■ GIVEN TEXT:

━━━━

ABQ's IDRs, Support Rating (SR) and Support Rating Floor (SRF) reflect Fitch's expectation of an extremely high probability of support from the Qatari authorities for domestic banks in case of need. This reflects the strong ability of Qatar to support its banks, as indicated by its rating (AA-/Stable), combined with Fitch's belief of a strong willingness to support the banking sector and the bank. The latter is based on a strong record of sovereign support to the banking sector including i) between 2009 and 1Q11 when some banks received capital injections to enhance their capital buffers and the government purchased some problem assets from the banks and ii) during 2H17 when the Qatari authorities placed significant deposits across the banks to support sector liquidity following the start of the blockade between Qatar and some of its neighbours. The government owns stakes in all Qatari banks.
The government has demonstrated a strong commitment to its banks and key public sector companies. The sovereign's capacity to support the banking system is sustained by sovereign reserves and revenue, mostly from hydrocarbon production, despite lower oil prices.
ABQ's SRF is at the Qatari banks' domestic systemically important bank (D-SIB) SRF of 'A', and is not differentiated by franchise or level of government ownership because we see an extremely high probability that all rated Qatari banks would receive support should they require it. This belief also partly reflects the risk of contagion (small number of banks and high concentration of banks in the system) and the importance of the banking system in building the local economy.
The bank's senior debt ratings are driven by the same factors that drive the IDRs.
The Stable Outlook on ABQ's Long-Term IDR mirrors that on the Qatari sovereign.

━━━━

■ TASKS TO CARRY OUT:
• a. Please return, word for word, the part of the ABQ rating note that opens with the words containing "ABQ's SRF is" and closes with "drive the IDRs.".
• b. Answer these questions from the ABQ rating note, one per line:
(i) What rating does Qatar hold?
(ii) What is the D-SIB Support Rating Floor for Qatari banks?
(iii) What does the Stable Outlook on ABQ's Long-Term IDR mirror?

━━━━

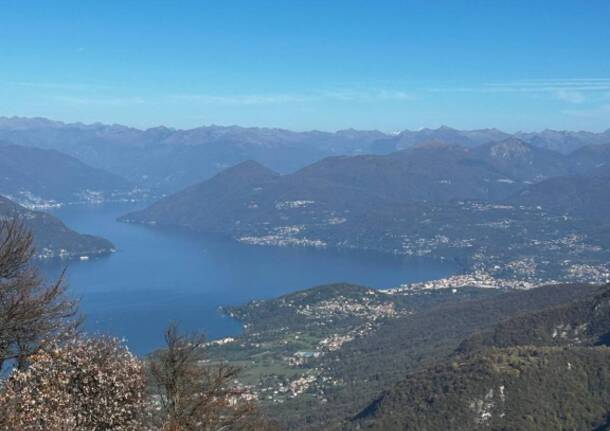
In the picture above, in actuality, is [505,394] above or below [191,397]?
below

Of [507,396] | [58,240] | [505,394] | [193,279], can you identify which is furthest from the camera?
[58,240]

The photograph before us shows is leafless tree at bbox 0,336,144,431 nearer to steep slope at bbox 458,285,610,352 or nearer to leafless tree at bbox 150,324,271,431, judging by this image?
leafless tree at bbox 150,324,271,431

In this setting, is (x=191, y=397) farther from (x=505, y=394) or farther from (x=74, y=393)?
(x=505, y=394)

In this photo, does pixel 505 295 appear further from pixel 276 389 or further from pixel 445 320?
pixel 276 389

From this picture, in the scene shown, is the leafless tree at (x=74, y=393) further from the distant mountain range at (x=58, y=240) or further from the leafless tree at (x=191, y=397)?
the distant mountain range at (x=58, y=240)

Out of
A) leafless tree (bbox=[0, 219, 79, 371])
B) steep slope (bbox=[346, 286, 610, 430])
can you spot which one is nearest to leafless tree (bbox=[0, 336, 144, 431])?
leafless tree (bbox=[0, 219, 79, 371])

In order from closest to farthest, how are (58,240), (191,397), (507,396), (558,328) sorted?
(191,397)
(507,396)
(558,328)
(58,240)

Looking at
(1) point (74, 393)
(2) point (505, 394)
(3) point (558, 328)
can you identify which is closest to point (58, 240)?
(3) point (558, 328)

━━━━

■ WORKED SOLUTIONS:
• a.
ABQ's SRF is at the Qatari banks' domestic systemically important bank (D-SIB) SRF of 'A', and is not differentiated by franchise or level of government ownership because we see an extremely high probability that all rated Qatari banks would receive support should they require it. This belief also partly reflects the risk of contagion (small number of banks and high concentration of banks in the system) and the importance of the banking system in building the local economy.
The bank's senior debt ratings are driven by the same factors that drive the IDRs.

• b.
(i) AA-/Stable
(ii) 'A'
(iii) The Outlook on the Qatari sovereign